Despite the fact that the 2014-15 bobwhite quail hunting season was the best one in about 10 years Texas is putting more money to work to restore bobwhite populations within the state. It’s not simply a stocking program, but rather additional research to identify limiting factors affecting quail numbers. There is still some debate among landowners with regards to the “smoking gun” that has decimated bobwhite populations, although biologists agree many factors have contributed to the decline.
Habitat. The loss of critically-important quail habitat has been cited as the number one factor plaguing quail across Texas. Of course, fire ants, feral hogs, increased populations of raccoons, opossums, skunks, “clean” farming practices and overgrazing by livestock have only added fuel to the fire. In many areas, intense grazing by livestock has lead to the direct loss of the native bunchgrasses that bobwhite quail populations need to survive and thrive. Scattering seed grain and food plots for habitat improvement can help in local areas, but more is needed to make a difference at a larger scale.

_HOW TO COMPLETE THIS TASK_.
Return the passage on bobwhite quail decline in Texas word for word, in full, with no changes.

_EXTRACTED ENTRIES_.
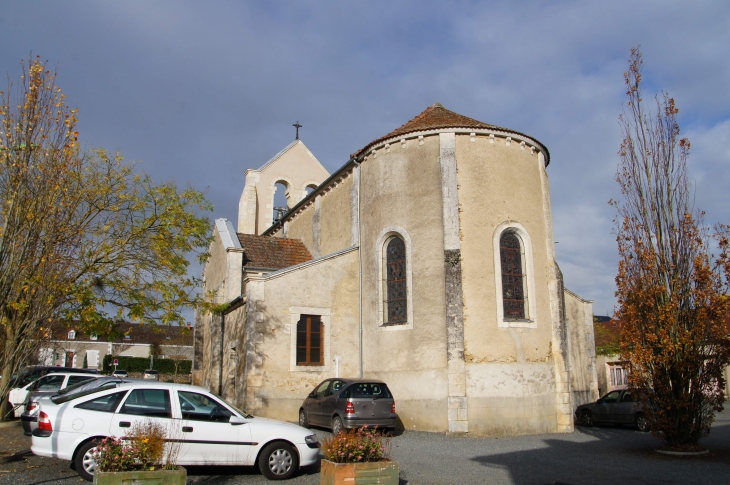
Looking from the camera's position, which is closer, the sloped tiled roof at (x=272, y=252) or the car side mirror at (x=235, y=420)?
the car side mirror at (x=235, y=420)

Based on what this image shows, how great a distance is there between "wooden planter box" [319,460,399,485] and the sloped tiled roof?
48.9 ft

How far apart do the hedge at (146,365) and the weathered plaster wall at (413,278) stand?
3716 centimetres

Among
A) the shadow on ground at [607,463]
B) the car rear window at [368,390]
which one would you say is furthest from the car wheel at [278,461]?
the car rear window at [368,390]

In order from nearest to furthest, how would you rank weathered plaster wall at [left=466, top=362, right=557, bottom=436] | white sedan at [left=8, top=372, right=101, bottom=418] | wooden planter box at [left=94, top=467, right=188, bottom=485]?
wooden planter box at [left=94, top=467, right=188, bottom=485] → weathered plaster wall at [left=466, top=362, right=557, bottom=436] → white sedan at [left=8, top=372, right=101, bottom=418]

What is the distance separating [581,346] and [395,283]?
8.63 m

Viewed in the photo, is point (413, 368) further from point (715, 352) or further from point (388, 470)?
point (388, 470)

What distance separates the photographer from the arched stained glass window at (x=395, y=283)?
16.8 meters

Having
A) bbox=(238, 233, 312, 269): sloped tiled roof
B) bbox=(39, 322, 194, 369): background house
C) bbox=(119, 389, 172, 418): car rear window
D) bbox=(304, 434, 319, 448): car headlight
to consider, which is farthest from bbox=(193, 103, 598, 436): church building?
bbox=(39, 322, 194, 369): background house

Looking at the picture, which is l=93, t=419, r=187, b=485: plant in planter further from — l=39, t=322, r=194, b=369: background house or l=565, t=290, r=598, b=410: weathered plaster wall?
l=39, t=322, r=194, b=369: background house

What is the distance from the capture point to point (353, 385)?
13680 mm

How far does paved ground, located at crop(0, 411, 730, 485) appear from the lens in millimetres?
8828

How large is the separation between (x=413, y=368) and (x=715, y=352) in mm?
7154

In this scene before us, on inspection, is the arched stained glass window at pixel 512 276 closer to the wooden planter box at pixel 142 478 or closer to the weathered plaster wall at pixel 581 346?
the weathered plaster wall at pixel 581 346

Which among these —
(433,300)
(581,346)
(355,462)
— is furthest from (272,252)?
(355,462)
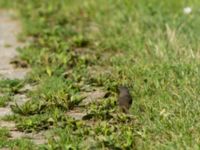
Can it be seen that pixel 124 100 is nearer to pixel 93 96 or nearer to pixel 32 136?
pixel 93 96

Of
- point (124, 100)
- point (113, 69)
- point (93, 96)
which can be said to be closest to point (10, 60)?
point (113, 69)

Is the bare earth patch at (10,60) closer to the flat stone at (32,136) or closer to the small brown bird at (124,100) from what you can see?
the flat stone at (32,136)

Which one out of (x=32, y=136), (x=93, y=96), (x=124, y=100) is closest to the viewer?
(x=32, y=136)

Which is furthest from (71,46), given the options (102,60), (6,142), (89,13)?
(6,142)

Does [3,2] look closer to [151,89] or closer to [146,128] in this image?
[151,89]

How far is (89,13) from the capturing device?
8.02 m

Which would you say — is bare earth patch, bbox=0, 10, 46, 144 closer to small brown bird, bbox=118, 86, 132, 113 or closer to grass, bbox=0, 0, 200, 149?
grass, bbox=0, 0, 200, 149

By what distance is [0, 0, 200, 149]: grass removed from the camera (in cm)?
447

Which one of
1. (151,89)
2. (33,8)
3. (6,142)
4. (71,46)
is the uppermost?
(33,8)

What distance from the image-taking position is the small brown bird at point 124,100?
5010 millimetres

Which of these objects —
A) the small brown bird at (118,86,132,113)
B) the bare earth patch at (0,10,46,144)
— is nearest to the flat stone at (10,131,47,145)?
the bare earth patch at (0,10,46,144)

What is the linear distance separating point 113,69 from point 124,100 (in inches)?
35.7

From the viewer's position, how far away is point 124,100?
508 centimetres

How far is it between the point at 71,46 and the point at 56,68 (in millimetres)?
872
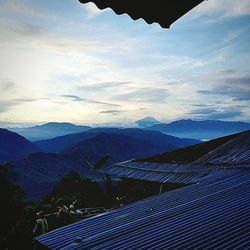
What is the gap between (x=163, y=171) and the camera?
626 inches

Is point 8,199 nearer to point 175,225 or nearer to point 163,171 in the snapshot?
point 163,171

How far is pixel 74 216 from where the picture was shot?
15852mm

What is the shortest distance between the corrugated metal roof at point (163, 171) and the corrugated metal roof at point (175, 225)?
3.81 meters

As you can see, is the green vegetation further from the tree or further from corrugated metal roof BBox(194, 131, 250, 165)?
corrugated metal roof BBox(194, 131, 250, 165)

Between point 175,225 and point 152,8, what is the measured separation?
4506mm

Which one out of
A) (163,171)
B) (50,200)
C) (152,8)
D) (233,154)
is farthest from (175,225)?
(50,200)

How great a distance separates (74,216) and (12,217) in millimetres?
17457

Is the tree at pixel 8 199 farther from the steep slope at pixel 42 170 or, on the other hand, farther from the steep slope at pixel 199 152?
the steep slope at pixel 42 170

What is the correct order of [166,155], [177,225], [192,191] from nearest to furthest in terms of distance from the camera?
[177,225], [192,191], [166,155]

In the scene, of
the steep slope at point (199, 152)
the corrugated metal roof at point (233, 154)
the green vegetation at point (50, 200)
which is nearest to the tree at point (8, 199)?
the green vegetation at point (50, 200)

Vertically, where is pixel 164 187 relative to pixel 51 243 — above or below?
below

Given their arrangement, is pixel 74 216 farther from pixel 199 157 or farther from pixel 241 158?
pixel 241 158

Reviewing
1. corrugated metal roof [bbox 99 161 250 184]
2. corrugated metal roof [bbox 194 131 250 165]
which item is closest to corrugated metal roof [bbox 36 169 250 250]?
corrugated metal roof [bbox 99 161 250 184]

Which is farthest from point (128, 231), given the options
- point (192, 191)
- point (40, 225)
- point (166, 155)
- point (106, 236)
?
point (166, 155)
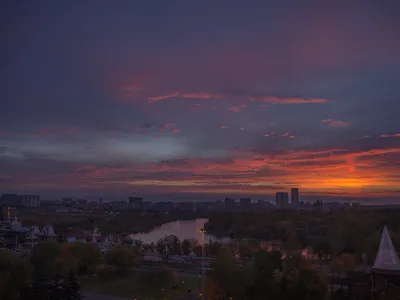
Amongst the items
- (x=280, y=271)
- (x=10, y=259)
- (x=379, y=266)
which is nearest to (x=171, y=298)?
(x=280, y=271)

_ANSWER TO THIS TASK_.
Despite the fact that the 2014-15 bobwhite quail hunting season was the best one in about 10 years Texas is putting more money to work to restore bobwhite populations within the state. It’s not simply a stocking program, but rather additional research to identify limiting factors affecting quail numbers. There is still some debate among landowners with regards to the “smoking gun” that has decimated bobwhite populations, although biologists agree many factors have contributed to the decline.
Habitat. The loss of critically-important quail habitat has been cited as the number one factor plaguing quail across Texas. Of course, fire ants, feral hogs, increased populations of raccoons, opossums, skunks, “clean” farming practices and overgrazing by livestock have only added fuel to the fire. In many areas, intense grazing by livestock has lead to the direct loss of the native bunchgrasses that bobwhite quail populations need to survive and thrive. Scattering seed grain and food plots for habitat improvement can help in local areas, but more is needed to make a difference at a larger scale.